*WHAT YOU NEED TO DO:* Reproduce verbatim the part of the data that opens with the line containing "Does point (485, 777)" and continues through the end of the data, with both ends included.

*RAW RECORDS:*
++++++

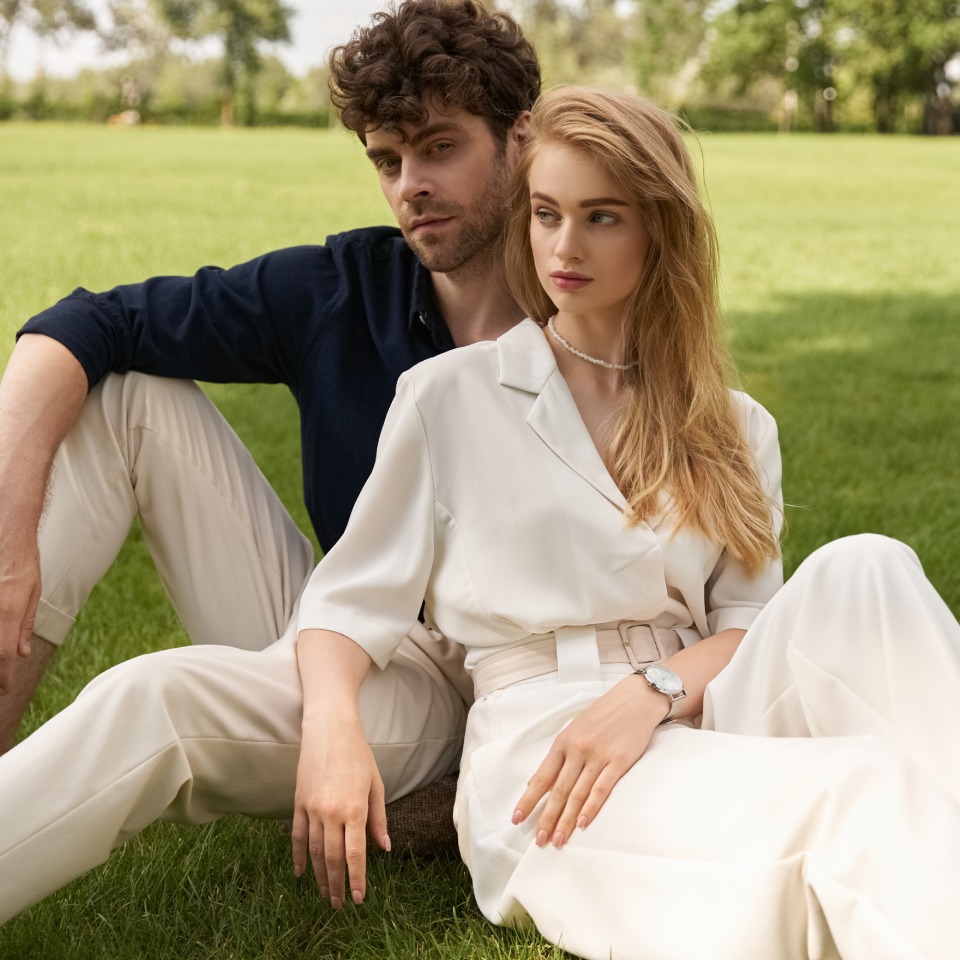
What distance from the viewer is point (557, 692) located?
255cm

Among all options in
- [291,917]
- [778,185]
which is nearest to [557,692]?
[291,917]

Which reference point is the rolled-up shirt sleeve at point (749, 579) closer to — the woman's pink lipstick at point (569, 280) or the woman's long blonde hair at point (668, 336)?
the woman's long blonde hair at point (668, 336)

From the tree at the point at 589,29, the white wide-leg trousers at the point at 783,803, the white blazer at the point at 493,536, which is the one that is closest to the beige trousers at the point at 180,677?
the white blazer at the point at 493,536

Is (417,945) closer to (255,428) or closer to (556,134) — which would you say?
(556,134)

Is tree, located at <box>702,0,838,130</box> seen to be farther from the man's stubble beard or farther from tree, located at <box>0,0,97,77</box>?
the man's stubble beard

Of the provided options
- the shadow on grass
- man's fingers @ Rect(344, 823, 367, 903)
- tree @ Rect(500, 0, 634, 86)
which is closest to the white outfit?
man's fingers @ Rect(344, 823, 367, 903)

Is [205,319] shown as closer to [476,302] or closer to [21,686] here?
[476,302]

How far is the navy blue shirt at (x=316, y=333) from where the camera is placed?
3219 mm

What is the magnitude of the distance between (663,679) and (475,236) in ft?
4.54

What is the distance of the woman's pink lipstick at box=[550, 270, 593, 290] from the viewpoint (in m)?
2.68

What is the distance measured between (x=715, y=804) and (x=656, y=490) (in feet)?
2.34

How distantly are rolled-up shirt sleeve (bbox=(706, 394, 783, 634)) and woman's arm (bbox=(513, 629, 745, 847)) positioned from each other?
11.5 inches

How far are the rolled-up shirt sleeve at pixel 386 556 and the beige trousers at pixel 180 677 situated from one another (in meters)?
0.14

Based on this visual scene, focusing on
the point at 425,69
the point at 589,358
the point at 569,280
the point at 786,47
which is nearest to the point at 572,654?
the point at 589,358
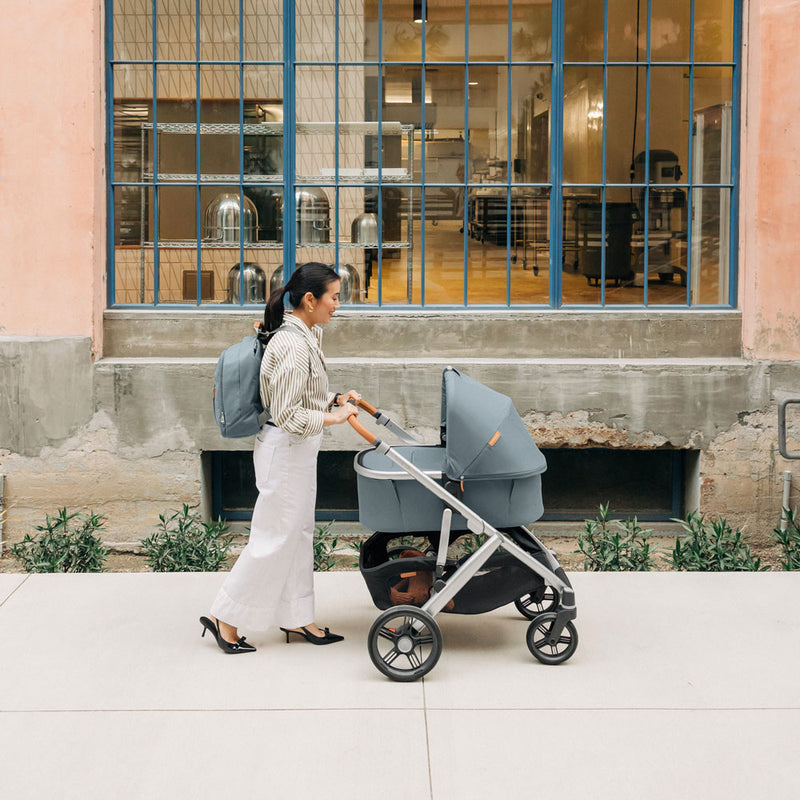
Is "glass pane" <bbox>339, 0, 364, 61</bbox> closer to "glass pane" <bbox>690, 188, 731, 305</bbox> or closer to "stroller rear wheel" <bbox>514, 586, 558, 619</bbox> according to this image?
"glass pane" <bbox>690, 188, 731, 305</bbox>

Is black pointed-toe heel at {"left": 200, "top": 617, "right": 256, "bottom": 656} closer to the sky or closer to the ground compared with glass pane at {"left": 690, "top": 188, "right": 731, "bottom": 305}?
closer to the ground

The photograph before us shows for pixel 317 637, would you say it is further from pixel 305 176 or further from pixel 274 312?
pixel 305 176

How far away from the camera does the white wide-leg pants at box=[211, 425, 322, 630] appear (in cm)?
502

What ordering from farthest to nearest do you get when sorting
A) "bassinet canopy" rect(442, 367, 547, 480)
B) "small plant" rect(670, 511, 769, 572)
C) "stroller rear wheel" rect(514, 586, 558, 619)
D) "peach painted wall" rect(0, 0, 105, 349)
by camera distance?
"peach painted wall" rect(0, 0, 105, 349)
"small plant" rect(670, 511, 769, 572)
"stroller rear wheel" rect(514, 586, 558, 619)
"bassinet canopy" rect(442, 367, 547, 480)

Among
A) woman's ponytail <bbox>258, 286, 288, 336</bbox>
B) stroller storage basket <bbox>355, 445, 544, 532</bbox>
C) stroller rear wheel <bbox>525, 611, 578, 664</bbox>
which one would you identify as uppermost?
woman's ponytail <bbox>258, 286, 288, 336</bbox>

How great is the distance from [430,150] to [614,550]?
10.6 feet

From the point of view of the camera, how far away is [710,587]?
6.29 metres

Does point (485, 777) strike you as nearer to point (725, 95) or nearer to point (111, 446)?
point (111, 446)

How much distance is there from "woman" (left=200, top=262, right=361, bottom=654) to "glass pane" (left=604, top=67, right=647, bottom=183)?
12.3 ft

++++++

*SOLUTION:*
Does point (485, 777) strike you as nearer to point (725, 95) or nearer to point (111, 446)?
point (111, 446)

How much distance is there from "woman" (left=200, top=262, right=361, bottom=654) to "glass pane" (left=604, top=67, right=647, bottom=183)?
12.3 ft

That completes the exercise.